Downs’s recent investigations have shown that each time we blink or move the eye, a wave of pressure rolls through the eye within a few milliseconds, forcing it to expand like a rubber ball. The effects of these rapid shifts in intraocular pressure have never been fully explored in the past, because scientists had not developed the right technology. With his laser device, Fazio is now doing those studies on donor eyes from patients of different ages and races. “We are concerned that this pressure impulse is transferred to the posterior pole of the eye, and possibly to the optic nerve head,” he says. “Understanding the eye’s response to these highly variable mechanical events might be very important to understand what’s causing glaucoma—and eventually how to address and prevent it.”

“We know that these pressure spikes get bigger as you age, because your eye gets stiffer, like all your other joints, so the eye can’t expand as much,” Downs adds. “That could be important, or it might not be.
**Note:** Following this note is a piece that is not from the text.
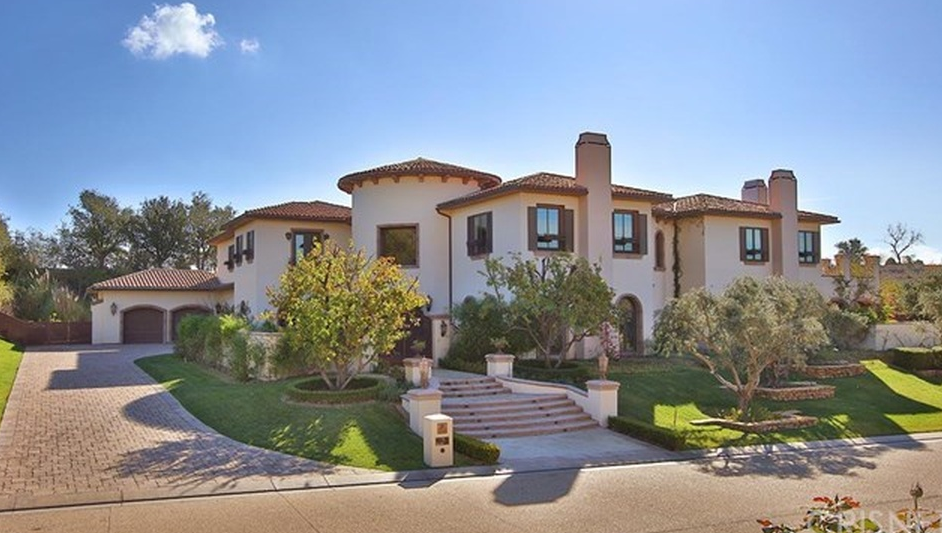 12 000 square foot mediterranean mansion in calabasas ca for Houses for sale in calabasas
Right now, we’re trying to figure out the most important factors to measure in order to expand our knowledge of glaucoma.”

Translational Success

The ultimate goal of all of this research, Downs says, is to develop a test that can identify patients at highest risk for glaucoma years before the disease begins to cause problems. “That’s the holy grail,” he says. “Glaucoma is very expensive to treat, and we have to treat many more people than need to be treated, because we don’t know who will go on to develop glaucoma and who won’t.”

UAB’s strengths in basic research and clinical care for glaucoma create powerful synergies, Girkin notes. “We can enroll patients in clinical studies and follow them over time, and then look back at imaging and function testing and figure out the risk factors associated with progression,” he says. “We can correlate what we see in the lab with what’s going on in the clinic.”

Girkin says the department’s strategic investment in glaucoma research will continue to grow, buoyed by philanthropic support. He is now recruiting a world-class investigator to hold the new Dennis-McKee Endowed Chair in Glaucoma Research. “Our goal is to make significant breakthroughs in the understanding of glaucoma that will move us closer to eliminating the suffering caused by this disease,” he says.

Catching the Silent Thief

Glaucoma is known as the “silent thief of sight” because symptoms appear so slowly that many people don’t realize anything is wrong until they have permanent damage.

The Glaucoma Foundation recommends that everyone under age 40 should have a comprehensive eye exam every three to four years. Those 40 and older should get a comprehensive exam every one-and-a-half to two years. So should anyone under 40 with one of these important risk factors:

• a family history of glaucoma;

• African, Latino, or Asian heritage;

• diabetes; or

• extremely high or low blood pressure.